Text passage:

-- BEGIN --

It appears yellow for me all the time. It appeared as regular grey for the longest time but some people said it has been yellow for a long time. I think it's an issue on your end.


----------



## Gahars (Sep 29, 2011)

Of course, you know this means WAAR.

It looks like Sony is taking their earlier work with AR (the AR card and pet games whose names escape me now) and working it into the Vita. It looks like it will be interesting to tinker with, but it'll probably end up being little more than that.


----------



## nintendoom (Sep 29, 2011)

Guild McCommunist said:
			
		

> nintendoom said:
> 
> 
> 
> ...


No, because It somehow reminded me of Nintendogs' Obstacle Tournament thing. It is REALLY similar, anyway.


----------



## spinal_cord (Sep 29, 2011)

If Nintendo had used symbol cards instead of the cartoon characters, they'd be a million times easier to detect, they can already detect multiple cards, so what's stopping Nintendo from making *good* AR games? They don't care, that's what. The 3DS could do everything in that video (at a lower resolution of course) but it wont because Nintendo couldn't give a crap about using the tech they pushed so hard for everyone to want.
I think Sony will go the same way also. The real AR games that they release will not be anything you see in that video, they will be boring and pointless.


----------



## chris888222 (Sep 29, 2011)

spinal_cord said:
			
		

> If Nintendo had used symbol cards instead of the cartoon characters, they'd be a million times easier to detect, they can already detect multiple cards, so what's stopping Nintendo from making *good* AR games? They don't care, that's what. The 3DS could do everything in that video (at a lower resolution of course) but it wont because Nintendo couldn't give a crap about using the tech they pushed so hard for everyone to want.
> I think Sony will go the same way also. The real AR games that they release will not be anything you see in that video, they will be boring and pointless.


I don't really care about AR but - the videos will normally showcase what's best of the system.


----------



## mameks (Sep 29, 2011)

Saw this a while back.
Pretty cool stuff


----------



## Hop2089 (Sep 29, 2011)

Neat, hopefully Sony can implement it properly and also the cams need to be able to handle the technology.


----------



## chemistryfreak (Sep 29, 2011)

-- END --

What this exercise asks:
A) Write out everything from "## nintendoom (Sep" down to "REALLY similar, anyway." in the AR gaming thread, switching "Obstacle Tournament" to "Agility Contest".
B) Please carry the AR gaming thread forward from the point where it stops.
The listing after this forum thread has no connection to it.

Information shown:
-- BEGIN --

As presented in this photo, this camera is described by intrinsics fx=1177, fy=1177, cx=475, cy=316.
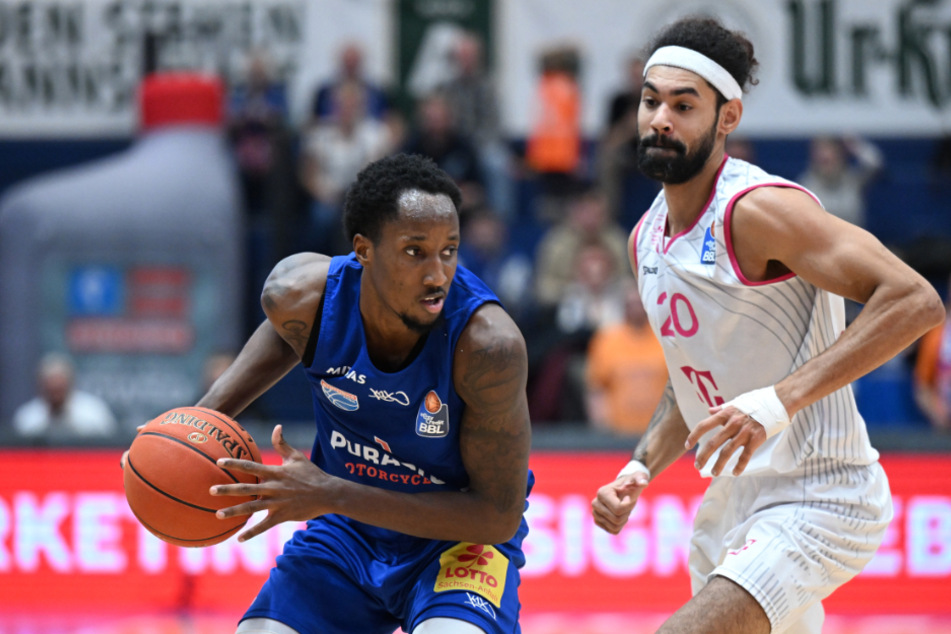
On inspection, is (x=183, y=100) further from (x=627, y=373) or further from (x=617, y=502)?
(x=617, y=502)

-- END --

Responses in order:
A)
## nintendoom (Sep 29, 2011)

Guild McCommunist said:
			
		

> nintendoom said:
> 
> 
> 
> ...


No, because It somehow reminded me of Nintendogs' Agility Contest thing. It is REALLY similar, anyway.

B)
OMG! This looks really awesome! I really like the Alien dissecting part! Why must I wait until next year for this awesome portable gaming console!!! Really tempted to import a Japanese set...Arggh


----------



## Necron (Sep 29, 2011)

I like the idea, but probably won't be much of my interest, aside from the alien autopsy and the race cars (that made me feel like I was 5 again)


----------



## Erdnaxela (Sep 29, 2011)

Looks cool, but it'll be like the 3DS AR, you play with it 10-20 minutes and never touch it again x(


----------



## miruki (Sep 29, 2011)

Guild McCommunist said:
			
		

> And not a fuck was given.
> 
> I'm loving the Vita but Augmented Reality is something I honestly could not give a shit about. I buy my handhelds to play games and maybe some basic other features (web browsing, Facebook, etc), not for these little features. It's neat and everything but it all feels like flare to me.
> 
> ...


The way the Vita uses AR shown in the video isn't really something you'd be able to pull off with a console connected to a 37'' TV tho. Imagine someone carrying their TV & console around the flat to see how the AR characters interact with the stuff that's on their kitchen table. :>

It's not really something to take outside, sure, but definitely something to take around your own flat.


----------



## Guild McCommunist (Sep 29, 2011)

miruki said:
			
		

> The way the Vita uses AR shown in the video isn't really something you'd be able to pull off with a console connected to a 37'' TV tho. Imagine someone carrying their TV & console around the flat to see how the AR characters interact with the stuff that's on their kitchen table. :>
> 
> It's not really something to take outside, sure, but definitely something to take around your own flat.



I was thinking more so along the lines of the Kinect and WiiU, with their camera functions and all.


----------



## AlanJohn (Sep 29, 2011)

Thats how you do it Nintendo.
The alien part looked awesome.

I want a Vita even more and more.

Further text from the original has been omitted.